WHAT YOU SHOULD DO: Give back only the lines in the records below from the one with "Researchers investigated whether introducing" to the one with "For testing Pex5-only", both inclusive, word for word.

GIVEN RECORDS:
···
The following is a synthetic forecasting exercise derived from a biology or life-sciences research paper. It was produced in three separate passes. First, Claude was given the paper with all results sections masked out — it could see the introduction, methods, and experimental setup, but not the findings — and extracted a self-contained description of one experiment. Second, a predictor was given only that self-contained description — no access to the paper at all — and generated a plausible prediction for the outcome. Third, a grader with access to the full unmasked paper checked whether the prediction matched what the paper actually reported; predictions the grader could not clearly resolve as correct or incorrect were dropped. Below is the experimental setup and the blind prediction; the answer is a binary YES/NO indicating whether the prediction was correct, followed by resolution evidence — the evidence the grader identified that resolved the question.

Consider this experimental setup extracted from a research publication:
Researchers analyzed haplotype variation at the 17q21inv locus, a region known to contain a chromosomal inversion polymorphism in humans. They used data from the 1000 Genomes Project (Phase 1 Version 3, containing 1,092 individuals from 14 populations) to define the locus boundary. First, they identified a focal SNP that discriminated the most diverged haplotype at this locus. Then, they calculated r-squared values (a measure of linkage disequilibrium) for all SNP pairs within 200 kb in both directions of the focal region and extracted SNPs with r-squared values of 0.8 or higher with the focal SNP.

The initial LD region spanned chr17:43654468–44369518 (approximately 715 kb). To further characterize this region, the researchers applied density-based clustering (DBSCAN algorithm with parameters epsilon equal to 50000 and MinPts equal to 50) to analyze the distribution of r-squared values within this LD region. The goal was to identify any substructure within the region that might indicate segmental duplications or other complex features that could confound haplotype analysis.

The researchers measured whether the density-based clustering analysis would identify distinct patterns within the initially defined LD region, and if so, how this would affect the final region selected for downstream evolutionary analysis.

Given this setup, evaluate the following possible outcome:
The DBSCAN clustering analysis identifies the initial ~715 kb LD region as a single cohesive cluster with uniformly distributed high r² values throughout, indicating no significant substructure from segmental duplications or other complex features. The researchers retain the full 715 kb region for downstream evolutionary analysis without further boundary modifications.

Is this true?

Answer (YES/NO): NO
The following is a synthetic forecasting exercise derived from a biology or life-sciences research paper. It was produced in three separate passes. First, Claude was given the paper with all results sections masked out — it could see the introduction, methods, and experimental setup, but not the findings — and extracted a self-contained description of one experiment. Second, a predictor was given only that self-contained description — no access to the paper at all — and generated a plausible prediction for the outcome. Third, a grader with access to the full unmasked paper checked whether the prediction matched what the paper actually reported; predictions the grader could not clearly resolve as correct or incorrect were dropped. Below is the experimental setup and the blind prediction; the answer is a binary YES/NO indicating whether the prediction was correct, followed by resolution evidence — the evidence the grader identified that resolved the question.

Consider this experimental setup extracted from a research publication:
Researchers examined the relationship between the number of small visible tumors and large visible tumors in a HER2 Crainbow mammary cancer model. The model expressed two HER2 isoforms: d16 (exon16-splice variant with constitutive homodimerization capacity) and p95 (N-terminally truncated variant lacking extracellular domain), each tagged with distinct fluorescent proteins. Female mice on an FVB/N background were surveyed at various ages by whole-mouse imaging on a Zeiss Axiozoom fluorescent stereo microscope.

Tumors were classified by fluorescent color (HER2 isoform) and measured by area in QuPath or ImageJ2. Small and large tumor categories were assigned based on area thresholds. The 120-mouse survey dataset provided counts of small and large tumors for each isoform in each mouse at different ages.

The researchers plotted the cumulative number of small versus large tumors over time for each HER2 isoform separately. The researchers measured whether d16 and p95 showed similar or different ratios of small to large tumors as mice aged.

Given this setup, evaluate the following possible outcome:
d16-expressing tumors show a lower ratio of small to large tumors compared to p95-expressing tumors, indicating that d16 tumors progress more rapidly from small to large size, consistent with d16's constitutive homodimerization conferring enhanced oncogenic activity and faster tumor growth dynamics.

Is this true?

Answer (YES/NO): NO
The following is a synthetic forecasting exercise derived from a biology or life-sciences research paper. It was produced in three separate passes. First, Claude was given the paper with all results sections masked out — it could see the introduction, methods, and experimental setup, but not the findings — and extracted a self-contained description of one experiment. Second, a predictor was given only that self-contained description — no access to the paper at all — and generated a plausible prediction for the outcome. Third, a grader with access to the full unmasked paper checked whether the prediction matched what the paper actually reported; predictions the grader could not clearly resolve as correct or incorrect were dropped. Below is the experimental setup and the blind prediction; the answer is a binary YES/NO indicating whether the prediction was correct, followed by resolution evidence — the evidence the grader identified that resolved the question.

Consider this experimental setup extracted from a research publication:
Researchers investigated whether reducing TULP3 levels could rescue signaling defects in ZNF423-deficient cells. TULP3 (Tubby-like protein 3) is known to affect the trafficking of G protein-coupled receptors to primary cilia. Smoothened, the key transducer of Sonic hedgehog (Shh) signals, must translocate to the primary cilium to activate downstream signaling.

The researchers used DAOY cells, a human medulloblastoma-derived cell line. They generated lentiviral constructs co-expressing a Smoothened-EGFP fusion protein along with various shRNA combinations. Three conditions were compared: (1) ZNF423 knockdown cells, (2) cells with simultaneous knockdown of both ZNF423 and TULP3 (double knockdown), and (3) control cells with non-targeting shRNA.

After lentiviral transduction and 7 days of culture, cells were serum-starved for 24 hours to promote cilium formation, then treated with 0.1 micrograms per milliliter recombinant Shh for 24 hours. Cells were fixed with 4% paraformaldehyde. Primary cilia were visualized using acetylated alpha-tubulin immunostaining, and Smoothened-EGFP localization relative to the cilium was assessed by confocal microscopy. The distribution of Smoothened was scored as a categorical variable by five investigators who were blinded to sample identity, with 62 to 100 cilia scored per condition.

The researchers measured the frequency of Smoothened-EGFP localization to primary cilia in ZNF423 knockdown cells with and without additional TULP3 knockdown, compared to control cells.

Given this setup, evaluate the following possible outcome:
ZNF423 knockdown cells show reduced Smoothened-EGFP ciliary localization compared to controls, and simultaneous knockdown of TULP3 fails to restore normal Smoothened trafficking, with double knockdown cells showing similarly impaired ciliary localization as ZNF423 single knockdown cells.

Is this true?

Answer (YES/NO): NO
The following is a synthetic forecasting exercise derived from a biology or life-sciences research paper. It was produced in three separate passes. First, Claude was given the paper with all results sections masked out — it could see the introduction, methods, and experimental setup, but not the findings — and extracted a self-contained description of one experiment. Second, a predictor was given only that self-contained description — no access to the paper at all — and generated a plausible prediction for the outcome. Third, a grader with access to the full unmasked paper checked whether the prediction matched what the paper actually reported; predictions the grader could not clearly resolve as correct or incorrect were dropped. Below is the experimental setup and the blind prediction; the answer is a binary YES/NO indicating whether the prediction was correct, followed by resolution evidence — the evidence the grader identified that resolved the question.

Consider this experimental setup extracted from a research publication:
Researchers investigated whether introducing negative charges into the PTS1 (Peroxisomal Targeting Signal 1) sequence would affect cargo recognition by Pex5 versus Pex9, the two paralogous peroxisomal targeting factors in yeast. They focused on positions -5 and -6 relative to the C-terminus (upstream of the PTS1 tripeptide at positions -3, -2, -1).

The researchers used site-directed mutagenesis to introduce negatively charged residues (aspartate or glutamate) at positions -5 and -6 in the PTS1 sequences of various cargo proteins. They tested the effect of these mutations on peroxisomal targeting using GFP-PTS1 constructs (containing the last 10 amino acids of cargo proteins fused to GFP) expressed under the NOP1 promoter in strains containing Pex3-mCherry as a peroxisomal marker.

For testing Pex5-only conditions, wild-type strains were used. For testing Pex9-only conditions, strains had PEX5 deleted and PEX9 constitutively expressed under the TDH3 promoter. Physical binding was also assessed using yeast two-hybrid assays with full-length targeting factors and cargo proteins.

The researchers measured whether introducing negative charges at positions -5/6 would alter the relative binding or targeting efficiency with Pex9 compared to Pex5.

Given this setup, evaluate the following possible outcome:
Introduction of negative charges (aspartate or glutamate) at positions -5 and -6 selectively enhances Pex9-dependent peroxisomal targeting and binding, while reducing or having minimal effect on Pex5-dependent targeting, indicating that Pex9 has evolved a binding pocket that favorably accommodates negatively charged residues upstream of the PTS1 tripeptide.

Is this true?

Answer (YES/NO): NO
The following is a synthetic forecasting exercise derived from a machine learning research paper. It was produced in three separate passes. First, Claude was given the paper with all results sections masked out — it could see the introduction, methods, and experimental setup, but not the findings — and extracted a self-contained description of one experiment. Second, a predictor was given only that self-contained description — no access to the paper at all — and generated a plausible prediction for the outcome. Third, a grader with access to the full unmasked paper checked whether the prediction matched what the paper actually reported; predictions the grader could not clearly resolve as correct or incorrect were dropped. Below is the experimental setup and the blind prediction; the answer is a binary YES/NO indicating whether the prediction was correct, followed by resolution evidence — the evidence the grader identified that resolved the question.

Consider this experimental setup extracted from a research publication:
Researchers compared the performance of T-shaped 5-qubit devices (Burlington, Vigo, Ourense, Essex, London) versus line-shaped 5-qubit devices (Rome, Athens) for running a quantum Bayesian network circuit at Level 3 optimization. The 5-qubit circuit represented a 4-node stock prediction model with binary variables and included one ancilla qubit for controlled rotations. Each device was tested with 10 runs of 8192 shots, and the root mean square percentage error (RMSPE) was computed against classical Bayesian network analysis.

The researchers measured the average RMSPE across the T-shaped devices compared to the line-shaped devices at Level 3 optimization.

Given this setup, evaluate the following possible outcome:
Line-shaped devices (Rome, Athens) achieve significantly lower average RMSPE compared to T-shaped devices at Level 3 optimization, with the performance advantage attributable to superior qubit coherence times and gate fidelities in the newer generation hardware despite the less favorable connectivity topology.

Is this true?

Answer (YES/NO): NO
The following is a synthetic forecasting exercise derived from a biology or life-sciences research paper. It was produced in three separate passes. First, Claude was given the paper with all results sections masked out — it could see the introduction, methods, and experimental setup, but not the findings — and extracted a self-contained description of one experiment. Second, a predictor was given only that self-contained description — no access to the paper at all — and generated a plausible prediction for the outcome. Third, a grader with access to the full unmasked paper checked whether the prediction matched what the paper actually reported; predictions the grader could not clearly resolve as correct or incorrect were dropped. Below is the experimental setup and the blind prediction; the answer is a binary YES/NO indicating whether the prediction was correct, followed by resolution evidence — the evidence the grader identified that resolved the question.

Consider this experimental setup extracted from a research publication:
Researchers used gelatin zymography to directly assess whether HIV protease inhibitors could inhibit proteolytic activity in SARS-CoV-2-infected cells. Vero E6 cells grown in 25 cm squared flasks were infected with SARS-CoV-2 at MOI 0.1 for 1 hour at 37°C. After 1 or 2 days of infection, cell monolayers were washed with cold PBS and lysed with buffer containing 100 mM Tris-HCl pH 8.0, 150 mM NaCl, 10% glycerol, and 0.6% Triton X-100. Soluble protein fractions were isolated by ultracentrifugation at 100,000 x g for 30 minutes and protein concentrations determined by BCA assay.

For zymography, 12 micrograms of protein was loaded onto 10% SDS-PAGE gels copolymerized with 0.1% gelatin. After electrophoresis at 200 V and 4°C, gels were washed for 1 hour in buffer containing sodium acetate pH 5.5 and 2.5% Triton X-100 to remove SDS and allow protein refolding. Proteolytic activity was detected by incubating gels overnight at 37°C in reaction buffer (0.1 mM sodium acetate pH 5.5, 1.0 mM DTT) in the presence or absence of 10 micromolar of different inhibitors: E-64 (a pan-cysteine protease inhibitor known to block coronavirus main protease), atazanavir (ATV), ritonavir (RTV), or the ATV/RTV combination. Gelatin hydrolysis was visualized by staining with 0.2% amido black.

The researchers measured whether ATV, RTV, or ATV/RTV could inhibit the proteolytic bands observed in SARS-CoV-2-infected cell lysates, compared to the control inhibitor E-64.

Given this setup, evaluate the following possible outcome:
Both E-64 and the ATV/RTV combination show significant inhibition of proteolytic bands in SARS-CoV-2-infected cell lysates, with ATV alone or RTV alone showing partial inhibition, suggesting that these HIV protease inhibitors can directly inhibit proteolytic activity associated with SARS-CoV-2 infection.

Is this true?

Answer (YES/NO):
···
SOLUTION:
Researchers investigated whether introducing negative charges into the PTS1 (Peroxisomal Targeting Signal 1) sequence would affect cargo recognition by Pex5 versus Pex9, the two paralogous peroxisomal targeting factors in yeast. They focused on positions -5 and -6 relative to the C-terminus (upstream of the PTS1 tripeptide at positions -3, -2, -1).

The researchers used site-directed mutagenesis to introduce negatively charged residues (aspartate or glutamate) at positions -5 and -6 in the PTS1 sequences of various cargo proteins. They tested the effect of these mutations on peroxisomal targeting using GFP-PTS1 constructs (containing the last 10 amino acids of cargo proteins fused to GFP) expressed under the NOP1 promoter in strains containing Pex3-mCherry as a peroxisomal marker.

For testing Pex5-only conditions, wild-type strains were used. For testing Pex9-only conditions, strains had PEX5 deleted and PEX9 constitutively expressed under the TDH3 promoter. Physical binding was also assessed using yeast two-hybrid assays with full-length targeting factors and cargo proteins.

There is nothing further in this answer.